Diyemedikleri içinde şişip yine içinde patlayacaktı. Duygu meraktan çatlar, Burak korkaklıktan patlarken şimdi nereden Ferrari bulacağını hesaba katması gerekiyordu. Birkaç gün içinde sipariş falan gelmezse nur topu gibi bir Ferrarisi olacaktı. Duygu da o bebeği sürerken Burak yanında ona bakabilecekti.

Haşim abi beni kesecek.

"Neredeyse dayak yemediğim için dava edeceksin beni. Alay ettin benimle. İyi davranmak mı bu?"

"Ferrari hatırına özür dilerim belki. Ciddi misin sen?"

"On güne kadar gelir. Söz ilk seni bindireceğim."
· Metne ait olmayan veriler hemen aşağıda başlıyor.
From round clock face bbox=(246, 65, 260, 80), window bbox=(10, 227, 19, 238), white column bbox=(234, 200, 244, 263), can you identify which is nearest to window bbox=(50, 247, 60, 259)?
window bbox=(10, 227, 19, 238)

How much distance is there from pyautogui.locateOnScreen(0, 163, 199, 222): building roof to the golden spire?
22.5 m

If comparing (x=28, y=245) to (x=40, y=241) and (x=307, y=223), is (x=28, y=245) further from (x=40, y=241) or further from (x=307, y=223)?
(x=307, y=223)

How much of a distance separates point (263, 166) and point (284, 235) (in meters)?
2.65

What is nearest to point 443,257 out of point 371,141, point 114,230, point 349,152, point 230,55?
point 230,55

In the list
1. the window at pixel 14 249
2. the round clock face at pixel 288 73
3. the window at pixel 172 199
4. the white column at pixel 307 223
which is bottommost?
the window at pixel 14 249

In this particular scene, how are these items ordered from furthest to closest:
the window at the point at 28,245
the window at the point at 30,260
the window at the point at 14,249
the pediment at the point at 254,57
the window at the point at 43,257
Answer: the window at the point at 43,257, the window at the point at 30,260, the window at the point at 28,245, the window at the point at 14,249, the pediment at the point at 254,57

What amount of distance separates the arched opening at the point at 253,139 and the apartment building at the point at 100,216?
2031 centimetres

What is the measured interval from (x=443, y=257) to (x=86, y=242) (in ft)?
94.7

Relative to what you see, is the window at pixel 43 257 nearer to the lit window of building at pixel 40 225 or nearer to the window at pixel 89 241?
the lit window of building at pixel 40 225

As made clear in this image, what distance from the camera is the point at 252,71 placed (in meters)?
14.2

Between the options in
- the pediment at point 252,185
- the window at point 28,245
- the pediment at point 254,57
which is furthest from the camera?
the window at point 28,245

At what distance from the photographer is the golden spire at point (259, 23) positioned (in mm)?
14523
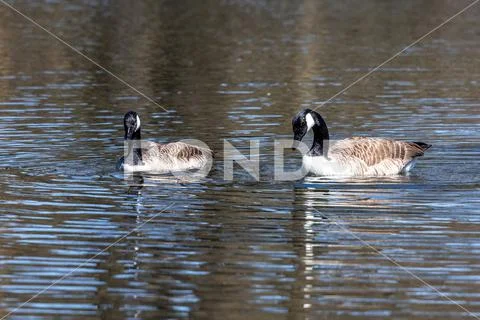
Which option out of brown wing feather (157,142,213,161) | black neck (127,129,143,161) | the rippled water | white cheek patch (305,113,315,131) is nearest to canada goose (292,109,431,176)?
white cheek patch (305,113,315,131)

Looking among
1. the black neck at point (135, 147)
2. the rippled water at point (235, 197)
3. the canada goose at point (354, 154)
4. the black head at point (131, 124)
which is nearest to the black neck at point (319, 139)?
the canada goose at point (354, 154)

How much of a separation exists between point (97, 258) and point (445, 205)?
16.6 feet

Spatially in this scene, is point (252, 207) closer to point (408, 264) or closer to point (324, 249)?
point (324, 249)

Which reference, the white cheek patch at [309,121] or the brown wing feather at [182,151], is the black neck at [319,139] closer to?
the white cheek patch at [309,121]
Duygu hayatını buna borçluymuş gibi sarıldı ona. Yanaklarını öptü. Bunu yaparken azıcık art niyet sezse Burak çoktan altına alırdı onu; ama beş yaşında bir kız çocuğunun barbie bebeğe sevinmesi gibi içten bir teşekkürdü bu öpücükler. Burak'ın içi yandı. Derin nefes aldı, yetmedi. Kaburgaları hurdaya dönmüş, baskı makinesine girmiş gibi dümdüz olmuştu sanki. İçeride hava girebilecek bir alan yoktu. Üst üste kısa kısa denedi bu kez. Duygu banyoya gittiğinde işe yaradı her ne yapıyorsa. O yanındayken ve onu böyle karşılıksız bırakırken elinden fazlası gelmiyordu. Karşılık olarak ne beklediğini, dahası ona karşı kendisinin ne beslediğini bilmezken yaşadığı hayal kırıklığı bünyesine fazlaydı.
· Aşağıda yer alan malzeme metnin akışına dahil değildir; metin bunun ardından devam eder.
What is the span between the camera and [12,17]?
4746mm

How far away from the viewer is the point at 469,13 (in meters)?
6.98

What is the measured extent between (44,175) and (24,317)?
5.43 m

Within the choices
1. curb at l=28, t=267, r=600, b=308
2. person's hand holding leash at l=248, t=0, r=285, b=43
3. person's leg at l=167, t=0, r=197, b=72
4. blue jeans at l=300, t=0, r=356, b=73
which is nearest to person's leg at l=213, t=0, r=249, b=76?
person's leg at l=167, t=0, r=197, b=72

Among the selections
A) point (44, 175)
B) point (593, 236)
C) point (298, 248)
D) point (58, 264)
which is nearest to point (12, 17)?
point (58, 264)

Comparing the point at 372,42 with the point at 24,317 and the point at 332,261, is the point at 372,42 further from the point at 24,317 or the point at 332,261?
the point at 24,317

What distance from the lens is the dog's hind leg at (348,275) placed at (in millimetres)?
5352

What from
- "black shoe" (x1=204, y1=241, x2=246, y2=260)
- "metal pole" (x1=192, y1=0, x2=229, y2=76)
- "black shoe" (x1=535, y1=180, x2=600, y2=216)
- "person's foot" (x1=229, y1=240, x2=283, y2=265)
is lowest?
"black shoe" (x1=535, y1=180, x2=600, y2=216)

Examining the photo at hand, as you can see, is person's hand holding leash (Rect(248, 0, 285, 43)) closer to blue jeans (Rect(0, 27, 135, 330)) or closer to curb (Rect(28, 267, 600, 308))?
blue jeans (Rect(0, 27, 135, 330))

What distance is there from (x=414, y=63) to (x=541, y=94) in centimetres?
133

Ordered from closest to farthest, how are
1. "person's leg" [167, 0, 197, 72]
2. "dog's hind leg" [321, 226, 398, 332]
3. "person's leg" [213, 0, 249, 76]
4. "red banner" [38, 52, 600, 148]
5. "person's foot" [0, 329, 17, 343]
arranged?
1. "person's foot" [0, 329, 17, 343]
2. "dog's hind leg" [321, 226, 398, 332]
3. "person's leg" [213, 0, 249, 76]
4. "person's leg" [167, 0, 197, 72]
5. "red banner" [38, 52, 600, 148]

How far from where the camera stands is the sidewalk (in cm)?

Odasına çıkmaya karar verdi Duygu tekrar dönmeden. Başaramadı. Aklı, kalbi yanında olmak isterken aptal ayakları yürümeyi reddetti. Ayakta kalmış, ayaklarına dolanan kedileri de o anda fark etti. Şimdiye kadar annesi, dedesi dahil ona kedileri bir parça sevdirebilen ölü ya da diri bir Allah'ın kulu olmamışken Duygu'nun promosyonları olan bu enikleri eline aldı. Onlarla oturdu bu kez kanepeye.

"Ya siz nasıl tatlısınız. Babanız kurban olsun size."

"Miyav miyav."

"Tamam, haklısınız; geçmişi unutalım artık. Sizi bahçeye atmak istemiş gibi göründüğümü biliyorum; ama biraz hastaydım o zaman."

"Miyav miyav miyav."

"Hiç sormayın, ensemden tutulup atılan ben olacaktım neredeyse. Anneniz size çok düşkün. O gün haklıydı. Evden gitmekle tehdit etti beni. Nasıl izin veririm gitmesine? Olmaz."

"Miyaaaaaav."

"Bilemiyorum Miya. Bizden bir şey olur mu bilemiyorum."

"Miyaaaaaaaaaaaaaav."

"Niye bağırıyorsun kızım? Tamam, adını karıştırmış olabilirim, ikiniz de kedisiniz işte. Ha Miya, ha Mırnav."

Duygu'nun onu izlediğinden habersiz pisileriyle konuşan, tek gözü mor tek kaşı açılmış olan Burak, onun önüne geçmesiyle sıçradı yerinden. Az önce dediklerini duymadığını varsaymak işine gelirdi. Aralarında olan sahte evlilik dışında ne olduğu belirsiz, tam belli olacakken kendini saçma diye iknaya uğraştığı duyguları için Duygu'yu suçlayamazdı. Ona taze sıkılmış portakal suyu uzatan kadın ise, adamın kedilerle olan atışmasına bayılmıştı. Hırsızlık yapmadan geçen yaklaşık iki aydan uzun sürede başka bir hayatın varlığını Burak'la tecrübe ettiğini inkar edemezdi. Depoya kaldırdığı dönem sonrası geçen ve bitmeye yakın sekiz yıldan sonra tüm yıl çalışmış da tatile çıkmayı hak etmiş gibi hissediyordu.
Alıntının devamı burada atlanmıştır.